PLOFS (piecewise linear orthonormal floating search), described here:
Jiang Li, Jianhua Yao, Ronald M. Summers, Nicholas Petrick, Michael T. Manry, and Amy K. Hara, “An Efficient Feature Selection Algorithm for Computer-Aided Polyp Detection,” special issue of the International Journal on Artificial Intelligence Tools (IJAIT), vol. 15, no. 6, December 2006, pp. 893-915.
Jiang Li, Michael T. Manry, Pramod Narasimha, and Changhua Yu, “Feature Selection Using a Piecewise Linear Network”, IEEE Trans. on Neural Networks, Vol. 17, no. 5, September 2006, pp. 1101-1115.
Well, I suggest you to use WEKA Attribute Selection part which has lots of modern algorithms like CfsSubsetEval, ChiSquaredAttributeEval, GainRatioEval, and so on. I used lots of them and GainRatio usually works fine for my datasets.
moreover, if you want a attribute extraction method, you can use PCA, LDA, ISOMAP, LLE or ...
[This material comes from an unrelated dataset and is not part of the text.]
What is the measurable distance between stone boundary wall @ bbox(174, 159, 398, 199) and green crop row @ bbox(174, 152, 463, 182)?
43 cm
but first I recommend WEKA explorer for your dataset analysis and after that you can think better about the situation and will make a better decision.
well, WEKA is an open source project and it has a well form gui called Explorer, you can find the project & its sources on here: http://www.cs.waikato.ac.nz/ml/weka/index_downloading.html
If you're looking for differentially expressed features, an adaptation of a method I just recently developed could be useful. I've attached a paper on it.
You can check the Quadratic Programming Feature Selection (QPFS) method. It proved to be very efficient on some of the problems I am working at. It works well on large datasets and the authors provide an implementation of it. Here comes a link to the online publication:
This is actually a very BIG topic. Recent focus of the feature selection is something related to Sparse Learning, one example is LASSO or LARS, though it is a little bit outdated.